En deça du miroir

Thème: Sauver la poésie • 12 septembre 2025 • par Pierre Jean Ruffieux

Un matin, vous vous regardez dans un miroir et êtes effrayés. Je ne parle pas de votre visage que vous connaissez bien. Il n’y a peut-être rien à en dire. Mais vous voyez à l’arrière plan, au-delà de votre reflet, le monde où vous choisissez chaque jour de vivre.




Vous direz qu’il n’est pas pire qu’avant malgré les massacres, les guerres, les épidémies qui s’y répandent comme un poison. Vous avez peut-être raison. L’humanité a toujours connu des désastres. Elle a souvent su les provoquer en feignant d’avancer vers plus de sagesse ou de justice. Le plus terrible est que les catastrophes, les guerres, les malheurs du monde ont toujours inspiré les poètes. Pensons-y : sans la guerre et ses horreurs, nous ne connaîtrions ni l’Illiade ni Guerre et Paix.




Je ne sais pas si le monde d’aujourd’hui est pire ou meilleur que celui d’antan. Ce dont je suis certain, c’est qu’un mal sournois s’y ajoute aux injustices, à la misère, aux désastres écologiques et aux conflits sanglants. Les Inquisiteurs, en leur temps, ne se targuaient pas de leurs bonnes intentions. Ils luttaient ouvertement pour conserver leur pouvoir ou l’accroître. Aujourd’hui, les servants de la Nouvelle Inquisition s’attaquent avec la même violence à la liberté de penser et de s’exprimer, mais ils habillent leur combat des oripeaux de la bienveillance. Qu’ils soient issus de la droite réactionnaire ou de la gauche dite progressiste, ils se trouvent tous du bon côté de la barrière. Leurs intentions sont pures. Leur moralité indubitable. Leur combat semble gagné d’avance, car on ne peut parler contre eux sans passer pour un ignoble complice de l’injustice et de l’inégalité.




A les entendre, il faudrait déboulonner les statues des esclavagistes pour ne plus voir devant soi le spectacle de ses propres penchants pour l’asservissement des plus faibles. Il faudrait brûler des livres, les réécrire, les retirer des bibliothèque, les censurer pour que nous ne soyons plus exposés aux sentiments morbides ou luxurieux qui nous habitent tous. Il faudrait réformer d’autorité la langue pour en chasser les scorie que le temps y a déposées.

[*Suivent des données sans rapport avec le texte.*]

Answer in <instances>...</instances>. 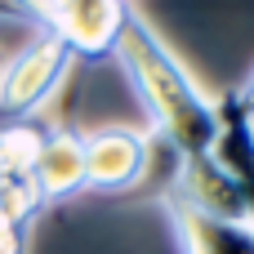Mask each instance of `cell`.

Je crois que nous devons continuer à nous battre pour plus d’égalité et de justice, mais pas au prix de l’effacement de l’histoire, du nivellement des différences, du gommage des aspérités du monde.




Autrefois, les autorités religieuses habillaient de feuilles de vigne et de voilages les statues antiques. La sexualité humaine, belle ou perverse, n’en a pas disparu pour autant. Vouloir purifier la langue me paraît une démarche beaucoup plus dangereuse. Quand elle ne portera plus en elle les traces de nos mauvaises pensées et de nos désirs coupables, quand les stigmates des injustices et des inégalités en seront balayées, elle ressemblera à un champ stérile où rien ne pousse plus que la banalité la plus écœurante. La poésie sera morte.




Ce matin, je me regarde dans un miroir. Je n’aime pas le visage que j’y vois même si je trouve que les rides me vont bien. Je ne regarde pas non plus le monde à l’arrière-plan. Mes yeux s’attardent plutôt sur les fendillement du verre, ses blessures, ses éclatements. Les vieux miroirs ont beaucoup à nous raconter. Je me dis que la poésie, si elle veut survivre, doit se terrer dans les sillons que le temps a creusé dans notre monde. Elle doit se se nicher sous les effondrements, au creux des abîmes.